I smiled at the thought of his husky, stretched out before the fire. In my mind it’s on a fur rug, in a cozy house filled with books and the smell of cinnamon. In real life he’s probably in a doublewide, this chat pushing his credit card debt a couple hundred bucks higher. I took the moment to bag up the kitchen trash. Propped the phone on my shoulder as I yanked the ties tight and carried it to the door, leaning it against the wall. I’ll stick it in the hall tonight and Simon will get it. Carry it down to the Dumpster when he locks me in. “How long will the blizzard last?”

“They’re saying six or seven hours. Nothing too bad. But it ruins the orgy I had planned.”

I laughed, snagging the closest cardboard box and dragging it to the table. Heavy. Used a pen to break the plastic tape and rip it off. “Damn blizzard. How dare it.”

“Exactly. What are you up to tonight?”

“Working till ten. Then I’m going out with my roommate.” My lie comes out easily. They all do.

“Where?”

I pulled the cardboard box open. Bottled water. A hundred Fijis. I opened the fridge and began stocking it. “There’s a house party she was invited to. It’s a theme party. Toga, but we’re gonna be rebels and dress cute.”

He chuckled. “Wild thing.”

“Oh, you know it. Not to mention, it’s too damn cold for togas. The party organizers should be ashamed of themselves.” Six six-packs fit on one shelf of my fridge. I stopped stocking and shut the lid. Grabbed a Sharpie and labeled the side of the box. Then I slid it back, letting it join the sea of others, this time on the bottom of the “Food” tower of boxes. My madness was nothing if not organized. I lifted over the next unclaimed box and broke it open. Did a mini-celebration when I saw the tampons. Just in time. And, with 480 applicators of different absorbencies enclosed, I should be covered for the next year, easy.

I counted out a dozen tampons and headed for the bathroom, tossing them into the basket under the sink. “You ever get toga parties in Alaska?” Paul didn’t go to college. He grew up in Oregon and was recruited out of high school for the pipeline. Stood out as a big kid. Moved to Alaska three months after graduation. That was fourteen years ago.

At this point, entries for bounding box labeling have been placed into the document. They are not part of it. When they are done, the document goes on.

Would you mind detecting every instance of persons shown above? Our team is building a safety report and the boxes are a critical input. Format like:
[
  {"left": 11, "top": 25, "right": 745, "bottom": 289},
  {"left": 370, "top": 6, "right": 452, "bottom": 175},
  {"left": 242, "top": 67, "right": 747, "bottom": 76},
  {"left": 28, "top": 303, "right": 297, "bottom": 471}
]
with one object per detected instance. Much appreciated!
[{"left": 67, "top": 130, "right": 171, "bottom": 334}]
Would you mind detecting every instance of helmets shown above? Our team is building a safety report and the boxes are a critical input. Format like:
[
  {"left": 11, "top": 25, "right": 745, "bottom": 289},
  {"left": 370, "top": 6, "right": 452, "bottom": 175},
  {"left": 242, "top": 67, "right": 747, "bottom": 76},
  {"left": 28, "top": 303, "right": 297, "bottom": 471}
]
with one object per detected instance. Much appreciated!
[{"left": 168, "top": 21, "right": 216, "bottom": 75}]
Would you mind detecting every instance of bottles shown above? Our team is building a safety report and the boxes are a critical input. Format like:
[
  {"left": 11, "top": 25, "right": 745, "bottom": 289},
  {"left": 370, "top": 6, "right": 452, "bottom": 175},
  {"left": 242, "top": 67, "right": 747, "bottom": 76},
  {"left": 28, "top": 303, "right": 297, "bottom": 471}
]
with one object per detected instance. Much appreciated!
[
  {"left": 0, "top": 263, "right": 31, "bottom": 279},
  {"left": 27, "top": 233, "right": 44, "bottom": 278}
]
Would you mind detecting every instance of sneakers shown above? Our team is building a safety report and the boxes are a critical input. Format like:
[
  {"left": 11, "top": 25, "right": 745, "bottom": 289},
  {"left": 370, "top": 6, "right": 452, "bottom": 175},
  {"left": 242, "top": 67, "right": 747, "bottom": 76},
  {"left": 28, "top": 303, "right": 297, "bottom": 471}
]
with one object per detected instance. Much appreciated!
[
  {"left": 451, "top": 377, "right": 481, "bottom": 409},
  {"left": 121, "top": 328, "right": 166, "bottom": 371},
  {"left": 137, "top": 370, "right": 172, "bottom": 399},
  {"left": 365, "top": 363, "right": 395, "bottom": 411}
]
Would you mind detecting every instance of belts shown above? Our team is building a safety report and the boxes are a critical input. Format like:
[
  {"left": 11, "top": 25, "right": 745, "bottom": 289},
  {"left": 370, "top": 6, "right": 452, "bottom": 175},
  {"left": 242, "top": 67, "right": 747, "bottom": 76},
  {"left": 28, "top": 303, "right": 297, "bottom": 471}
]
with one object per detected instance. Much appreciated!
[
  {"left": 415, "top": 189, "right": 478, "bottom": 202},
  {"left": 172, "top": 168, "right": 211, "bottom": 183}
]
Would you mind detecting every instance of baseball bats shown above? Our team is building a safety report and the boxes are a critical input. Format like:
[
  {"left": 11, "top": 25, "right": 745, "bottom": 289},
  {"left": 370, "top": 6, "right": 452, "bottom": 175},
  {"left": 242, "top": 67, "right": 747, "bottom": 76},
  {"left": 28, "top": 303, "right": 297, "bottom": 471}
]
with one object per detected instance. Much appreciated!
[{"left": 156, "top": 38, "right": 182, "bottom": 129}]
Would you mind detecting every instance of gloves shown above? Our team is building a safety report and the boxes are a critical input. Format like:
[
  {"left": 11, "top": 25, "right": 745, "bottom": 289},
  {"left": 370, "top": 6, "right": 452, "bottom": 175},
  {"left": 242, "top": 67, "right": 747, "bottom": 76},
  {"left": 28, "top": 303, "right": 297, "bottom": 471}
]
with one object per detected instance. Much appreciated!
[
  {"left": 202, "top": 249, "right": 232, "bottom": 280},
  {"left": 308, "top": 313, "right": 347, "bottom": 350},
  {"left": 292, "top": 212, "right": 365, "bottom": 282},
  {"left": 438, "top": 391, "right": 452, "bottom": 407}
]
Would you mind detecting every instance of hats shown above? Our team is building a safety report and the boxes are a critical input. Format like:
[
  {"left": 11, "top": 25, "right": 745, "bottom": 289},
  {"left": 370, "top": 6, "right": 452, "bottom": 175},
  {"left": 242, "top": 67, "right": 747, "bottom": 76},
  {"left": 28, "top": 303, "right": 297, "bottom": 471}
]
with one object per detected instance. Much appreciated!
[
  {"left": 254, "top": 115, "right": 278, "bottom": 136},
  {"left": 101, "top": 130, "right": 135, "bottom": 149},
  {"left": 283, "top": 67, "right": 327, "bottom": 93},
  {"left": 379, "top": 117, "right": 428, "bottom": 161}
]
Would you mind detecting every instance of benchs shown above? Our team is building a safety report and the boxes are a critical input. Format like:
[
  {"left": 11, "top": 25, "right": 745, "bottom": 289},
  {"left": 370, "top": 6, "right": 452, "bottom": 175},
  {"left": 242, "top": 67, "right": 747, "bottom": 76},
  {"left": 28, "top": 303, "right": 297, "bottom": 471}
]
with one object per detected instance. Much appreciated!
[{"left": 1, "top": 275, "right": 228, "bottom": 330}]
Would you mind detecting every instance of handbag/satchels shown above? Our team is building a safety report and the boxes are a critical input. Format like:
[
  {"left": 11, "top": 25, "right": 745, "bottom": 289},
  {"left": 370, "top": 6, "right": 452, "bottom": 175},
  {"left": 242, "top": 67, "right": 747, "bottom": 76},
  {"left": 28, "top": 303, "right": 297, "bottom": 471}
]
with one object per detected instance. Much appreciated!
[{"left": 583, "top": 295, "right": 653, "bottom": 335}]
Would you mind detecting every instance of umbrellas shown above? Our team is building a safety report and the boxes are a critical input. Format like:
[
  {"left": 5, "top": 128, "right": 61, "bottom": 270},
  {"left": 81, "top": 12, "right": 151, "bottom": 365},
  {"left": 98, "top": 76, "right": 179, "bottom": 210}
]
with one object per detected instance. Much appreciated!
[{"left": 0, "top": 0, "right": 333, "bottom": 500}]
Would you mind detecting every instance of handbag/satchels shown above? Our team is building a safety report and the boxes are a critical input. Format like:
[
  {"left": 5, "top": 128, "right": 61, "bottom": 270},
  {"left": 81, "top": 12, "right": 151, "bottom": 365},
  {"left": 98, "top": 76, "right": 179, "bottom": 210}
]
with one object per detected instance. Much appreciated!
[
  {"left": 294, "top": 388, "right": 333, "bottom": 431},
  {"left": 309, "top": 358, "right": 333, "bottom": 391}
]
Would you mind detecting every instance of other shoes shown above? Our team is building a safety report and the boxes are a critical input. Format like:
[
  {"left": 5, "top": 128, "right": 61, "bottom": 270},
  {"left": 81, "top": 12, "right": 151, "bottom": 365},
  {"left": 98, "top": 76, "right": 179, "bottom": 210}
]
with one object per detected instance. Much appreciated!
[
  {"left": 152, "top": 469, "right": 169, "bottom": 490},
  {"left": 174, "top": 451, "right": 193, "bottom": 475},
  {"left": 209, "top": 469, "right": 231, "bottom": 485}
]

Another laugh. “No. But promise me, if you do decide to yield to peer pressure and dress in a toga, that you’ll take a picture for me.”

I smiled. “Promise. But I can guarantee you that I won’t.”

“Oh… never say never. You might get a few drinks in you and end up stealing some poor guy’s sheets.”

I folded the tampon box back into place and labeled it. “You know I don’t drink.”

You know I don’t drink. One truth. I think, looking back, that it was the only one I offered during that fifty-four-minute conversation.

Don’t tell Dr. Derek, but I’ve become much more comfortable with lying than I’ve ever been with telling the truth.